■ **EXTRACTED TEXT**:
Data: where is it coming from?

Data: where is it coming from?

What is all about this hype with Big Data?

I guess, you already know data has been here between us, human beings, since the origin of times. What has been happening in the last years, with our evolution, is that the scale in which we can generate and collect data has been exponentially increasing day after day.

IMB dares to quantify this amount of data generated daily in 2.5 quintillion bytes of data. Most of you, like myself, are not able to write down this number with its complete figure. For a long time, we didn’t even manage this quantity in a fiction world. It is usually said that Big Data (BD) is cooked in machines, the people’s hands and organisations. So I will write a bit using this same structure.

1. Data generated from machines

Did you ever though how much data a plane can gather in a short flight? And can you even consider how much in a transoceanic flight?

Planes have multiple sensors. Some models, like A350, can accommodate up to 6,000 sensors across all the different pieces of the plane, that update the flight team and the ground one. They can generate 2.5 Terabytes of data every single day. Can you imagine the future aircraft how much data they will be able to collect?

In our daily life we coexist with many devices and machines (big and small), that similarly to planes generate data every day. Mobiles and its apps, health garment like FitBit, cars, smart air purifiers and A/C, etc. In general, all so-called smart devices can collect data from the environment they exist (i.e an air purifier in large polluted cities such as Beijing, can collect the pollution levels of a particular home); they can also, communicate to other devices or networks (such as other air purifiers in the city/neighborhood); and they also can execute services autonomously (such as switching on automatically if the pollution levels in the house, reached some hazardous levels).

Have you ever heard of Internet of Things (IoT)? That’s it! Smart devices using the network to collect and send data, that is used to trigger services, improve the system and make (somehow) our lives easier.

■ **DATASET RECORDS**:
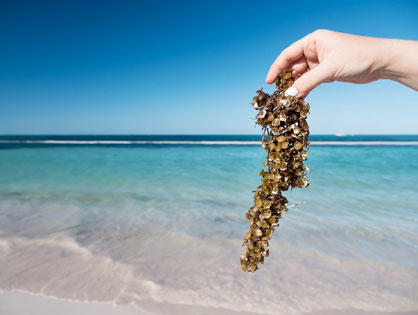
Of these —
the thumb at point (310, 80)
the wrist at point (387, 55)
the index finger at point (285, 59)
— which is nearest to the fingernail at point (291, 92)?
the thumb at point (310, 80)

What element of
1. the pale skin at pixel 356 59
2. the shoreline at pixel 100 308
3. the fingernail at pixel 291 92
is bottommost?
the shoreline at pixel 100 308

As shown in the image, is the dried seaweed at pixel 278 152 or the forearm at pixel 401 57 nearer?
the dried seaweed at pixel 278 152

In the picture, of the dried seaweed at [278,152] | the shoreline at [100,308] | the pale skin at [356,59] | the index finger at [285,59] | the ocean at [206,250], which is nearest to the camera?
the dried seaweed at [278,152]

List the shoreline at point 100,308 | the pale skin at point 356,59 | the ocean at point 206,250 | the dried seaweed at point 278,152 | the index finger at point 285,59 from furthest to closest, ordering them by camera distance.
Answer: the ocean at point 206,250 < the shoreline at point 100,308 < the index finger at point 285,59 < the pale skin at point 356,59 < the dried seaweed at point 278,152

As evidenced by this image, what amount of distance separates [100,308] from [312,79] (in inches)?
115

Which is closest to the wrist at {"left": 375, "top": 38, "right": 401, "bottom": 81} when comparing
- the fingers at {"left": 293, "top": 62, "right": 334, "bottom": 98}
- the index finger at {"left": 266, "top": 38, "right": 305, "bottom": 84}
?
the fingers at {"left": 293, "top": 62, "right": 334, "bottom": 98}

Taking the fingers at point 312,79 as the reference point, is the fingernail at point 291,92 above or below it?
below

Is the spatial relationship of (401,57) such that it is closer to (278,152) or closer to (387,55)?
(387,55)

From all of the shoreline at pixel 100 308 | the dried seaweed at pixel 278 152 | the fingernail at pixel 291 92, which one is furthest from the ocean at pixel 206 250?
the fingernail at pixel 291 92

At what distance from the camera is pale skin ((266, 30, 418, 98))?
1538 mm

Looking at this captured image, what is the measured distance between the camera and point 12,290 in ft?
9.91

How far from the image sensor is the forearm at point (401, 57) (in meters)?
1.59

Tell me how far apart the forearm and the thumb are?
1.22ft

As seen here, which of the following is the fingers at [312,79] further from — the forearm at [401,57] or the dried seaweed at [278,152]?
the forearm at [401,57]
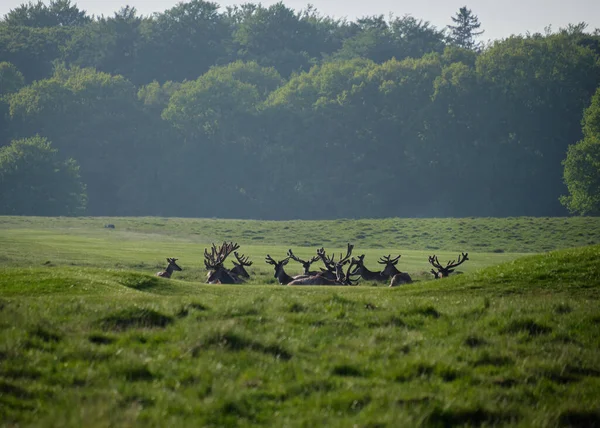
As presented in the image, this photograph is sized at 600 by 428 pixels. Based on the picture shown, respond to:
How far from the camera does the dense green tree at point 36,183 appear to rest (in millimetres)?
97438

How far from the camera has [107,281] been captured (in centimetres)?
2169

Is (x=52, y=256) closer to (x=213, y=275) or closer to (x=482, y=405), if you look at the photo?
(x=213, y=275)

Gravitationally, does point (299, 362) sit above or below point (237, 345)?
below

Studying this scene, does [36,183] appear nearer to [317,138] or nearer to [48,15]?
A: [317,138]

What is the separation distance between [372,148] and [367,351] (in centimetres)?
10378

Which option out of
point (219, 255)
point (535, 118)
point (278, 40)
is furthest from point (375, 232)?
point (278, 40)

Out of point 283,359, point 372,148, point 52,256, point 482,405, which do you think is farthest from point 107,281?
point 372,148

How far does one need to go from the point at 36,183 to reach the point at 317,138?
3525 centimetres

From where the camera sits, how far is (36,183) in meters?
99.4

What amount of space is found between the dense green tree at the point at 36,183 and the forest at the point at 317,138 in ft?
0.46

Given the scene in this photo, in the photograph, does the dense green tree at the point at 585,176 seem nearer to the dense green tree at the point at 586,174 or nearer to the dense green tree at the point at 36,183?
the dense green tree at the point at 586,174

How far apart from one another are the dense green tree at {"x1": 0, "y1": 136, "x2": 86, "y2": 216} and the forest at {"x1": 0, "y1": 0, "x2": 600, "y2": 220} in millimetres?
139

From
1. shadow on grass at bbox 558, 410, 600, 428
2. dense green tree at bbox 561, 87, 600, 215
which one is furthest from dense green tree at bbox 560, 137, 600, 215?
shadow on grass at bbox 558, 410, 600, 428

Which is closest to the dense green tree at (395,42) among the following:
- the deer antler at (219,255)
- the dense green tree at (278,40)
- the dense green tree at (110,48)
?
the dense green tree at (278,40)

■ **OBJECTIVE**: Decide whether each statement agrees with the text about where data comes from, and back each yes or no with the deciding words from that text, quoted exactly. (a) An A350 can carry up to 6,000 sensors. (b) Planes generate 2.5 Terabytes of data on each flight. (c) The air purifier example mentions Beijing.

■ **OUTPUT FOR THIS TASK**:
(a) Yes: "Some models, like A350, can accommodate up to 6,000 sensors across all the different pieces of the plane"
(b) No: "They can generate 2.5 Terabytes of data every single day."
(c) Yes: "an air purifier in large polluted cities such as Beijing, can collect the pollution levels of a particular home"